Las claves del éxito del Real Valladolid

Desgrana el autor las razones de la buena campaña blanquivioleta

Las claves del éxito del Real Valladolid
CARLOS PÉREZ

Vaya semanita. No hablo del programa de humor de la televisión vasca. Hablo de lo que hemos vivido esta semana hablando del partido del Bernabéu, que también es de risa. Nos hemos puesto dignos por un gol en propia puerta que el árbitro y la caverna mediática blanca han dado a un jugador al que urge hacer estrella, como si eso importase. El gol fue legal y el resultado final tan justo como inmerecido. Justo porque ellos marcaron dos goles legales y nosotros ninguno e inmerecido porque nosotros fuimos mejores. Pero los goles se marcan, no se merecen. El caso es que la prensa generalista alabó el partido que hicimos en el Bernabéu y no recurrieron a la táctica de Quique Setién de justificar un mal partido de los merengues aludiendo a un inexistente cerrojazo anti fútbol.

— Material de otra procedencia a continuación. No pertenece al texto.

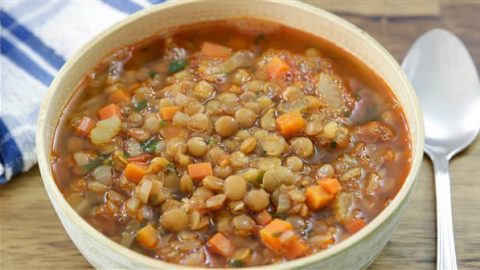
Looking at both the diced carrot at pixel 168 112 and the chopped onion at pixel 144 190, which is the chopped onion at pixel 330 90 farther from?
the chopped onion at pixel 144 190

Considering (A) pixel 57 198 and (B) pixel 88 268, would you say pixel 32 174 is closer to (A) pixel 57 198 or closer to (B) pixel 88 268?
(B) pixel 88 268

A todos nos habría gustado que está semana se hablase más del partido de Toni o de Nacho o de Alcaraz que de diez minutos insulsos de la enésima estrella fugaz del madridismo. Que igual el tal Vinicius Jr sale crack, pero a día de hoy no ha hecho más que Jesé u Ødegaard, últimos inventos de la caverna mediática. Pero nosotros no podemos aspirar a que todas esas líneas se nos dediquen a nosotros. Ese es otro partido que perdemos injustamente. Nosotros y los otros dieciocho. O diecisiete si incluimos ya al Atleti en esa ecuación.

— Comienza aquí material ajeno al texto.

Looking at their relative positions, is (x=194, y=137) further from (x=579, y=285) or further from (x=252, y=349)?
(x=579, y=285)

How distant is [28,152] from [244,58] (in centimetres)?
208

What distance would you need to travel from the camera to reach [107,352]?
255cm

De hecho, pareciera que los buenos resultados que estamos obteniendo son por causa de la presencia de Ronaldo, únicamente porque el brasileño es embajador del Real Madrid o algo así. Parece que no importa que esto lo esté logrando un grupo que en su mayoría estaba en segunda el año pasado. Pero si el gol de Olivas en propia puerta se lo podemos dar a Vinicius, no pasa nada por dar el mérito a Ronaldo de la marcha del Pucela.

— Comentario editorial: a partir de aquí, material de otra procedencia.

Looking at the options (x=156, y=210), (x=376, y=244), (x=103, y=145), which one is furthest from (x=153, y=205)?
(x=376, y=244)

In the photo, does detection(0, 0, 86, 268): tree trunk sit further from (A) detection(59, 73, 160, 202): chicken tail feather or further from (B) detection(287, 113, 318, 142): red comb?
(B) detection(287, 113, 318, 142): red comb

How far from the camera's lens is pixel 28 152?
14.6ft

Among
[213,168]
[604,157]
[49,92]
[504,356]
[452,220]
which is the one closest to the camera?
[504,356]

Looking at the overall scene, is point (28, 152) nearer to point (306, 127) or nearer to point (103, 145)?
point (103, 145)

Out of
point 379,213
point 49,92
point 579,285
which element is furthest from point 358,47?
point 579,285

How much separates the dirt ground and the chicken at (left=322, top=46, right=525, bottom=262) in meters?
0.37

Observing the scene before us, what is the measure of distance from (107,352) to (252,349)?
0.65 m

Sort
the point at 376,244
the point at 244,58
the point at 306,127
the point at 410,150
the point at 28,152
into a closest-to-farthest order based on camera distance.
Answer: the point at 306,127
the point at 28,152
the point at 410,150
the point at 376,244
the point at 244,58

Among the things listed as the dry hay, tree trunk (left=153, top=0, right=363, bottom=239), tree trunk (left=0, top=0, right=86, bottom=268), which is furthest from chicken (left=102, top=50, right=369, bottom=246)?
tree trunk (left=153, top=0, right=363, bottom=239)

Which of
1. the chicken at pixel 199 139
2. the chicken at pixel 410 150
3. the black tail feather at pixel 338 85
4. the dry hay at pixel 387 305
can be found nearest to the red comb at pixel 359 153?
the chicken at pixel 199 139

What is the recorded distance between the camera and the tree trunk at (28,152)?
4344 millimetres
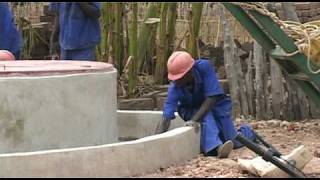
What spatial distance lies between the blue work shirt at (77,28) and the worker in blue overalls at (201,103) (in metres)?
1.22

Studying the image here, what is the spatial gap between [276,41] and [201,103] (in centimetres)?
100

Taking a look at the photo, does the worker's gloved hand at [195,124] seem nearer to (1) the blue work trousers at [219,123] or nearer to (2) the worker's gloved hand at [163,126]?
(1) the blue work trousers at [219,123]

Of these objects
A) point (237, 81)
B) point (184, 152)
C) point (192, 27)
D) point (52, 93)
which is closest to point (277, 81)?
point (237, 81)

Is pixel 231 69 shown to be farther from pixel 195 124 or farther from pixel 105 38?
pixel 195 124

Yo sí quiero dar el mérito a nuestro equipo por lo que estamos viviendo. A Sergio porque sin estridencias ha conseguido sacar lo mejor de cada uno. Un buen entrenador es el que hace mejores a los jugadores a los que entrena y Sergio lo ha conseguido. Y a los jugadores por creer, por su compromiso y por su valentía. Creo que la receta de todo esto es la confianza, el compromiso y el valor que cada uno ha sumado a su talento. Gracias a todos ellos por la ambición que demuestran, por no rendirse y por no creerse inferiores a nadie. A veces el secreto sólo es eso, como diría Diego Torres : «saber que se puede y querer que se pueda, quitarse los miedos y sacarlos afuera».